Records of scene-based questions
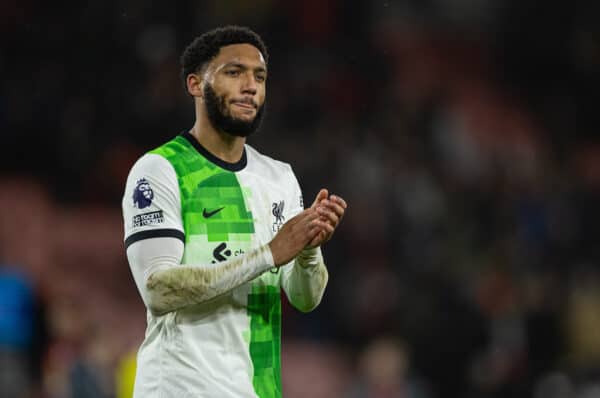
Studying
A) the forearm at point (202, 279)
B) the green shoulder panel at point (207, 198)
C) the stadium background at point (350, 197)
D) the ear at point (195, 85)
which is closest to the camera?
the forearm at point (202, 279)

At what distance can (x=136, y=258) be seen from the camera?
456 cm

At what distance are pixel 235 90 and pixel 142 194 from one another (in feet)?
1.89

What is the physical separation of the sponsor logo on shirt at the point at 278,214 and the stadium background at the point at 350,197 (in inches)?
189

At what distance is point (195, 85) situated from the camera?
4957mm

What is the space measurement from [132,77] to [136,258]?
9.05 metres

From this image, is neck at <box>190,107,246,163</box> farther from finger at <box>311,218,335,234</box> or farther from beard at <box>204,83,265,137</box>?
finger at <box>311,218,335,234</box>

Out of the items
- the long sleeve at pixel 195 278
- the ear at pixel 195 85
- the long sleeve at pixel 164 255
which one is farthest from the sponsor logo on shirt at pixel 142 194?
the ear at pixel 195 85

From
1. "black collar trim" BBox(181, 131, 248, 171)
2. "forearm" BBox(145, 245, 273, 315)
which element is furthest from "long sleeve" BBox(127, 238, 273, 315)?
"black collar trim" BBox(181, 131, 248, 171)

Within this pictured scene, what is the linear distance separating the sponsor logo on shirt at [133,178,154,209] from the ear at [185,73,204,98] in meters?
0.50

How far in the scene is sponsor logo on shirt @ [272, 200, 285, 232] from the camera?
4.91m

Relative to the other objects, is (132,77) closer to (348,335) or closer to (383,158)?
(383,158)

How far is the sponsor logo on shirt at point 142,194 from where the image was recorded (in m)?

> WHAT IS REQUIRED: Copy out word for word the stretch of the listing from the line that contains "Within this pictured" through the end of the listing.

> WORKED SOLUTION:
Within this pictured scene, what is the linear distance separating the sponsor logo on shirt at [133,178,154,209] from the ear at [185,73,204,98] in meters?
0.50

How far in the scene is sponsor logo on shirt @ [272, 200, 285, 232] from the camera?
4.91m

Relative to the other objects, is (132,77) closer to (348,335) or closer to (383,158)?
(383,158)

How far is the sponsor logo on shirt at point 142,194 from where the image was recorded (in m)?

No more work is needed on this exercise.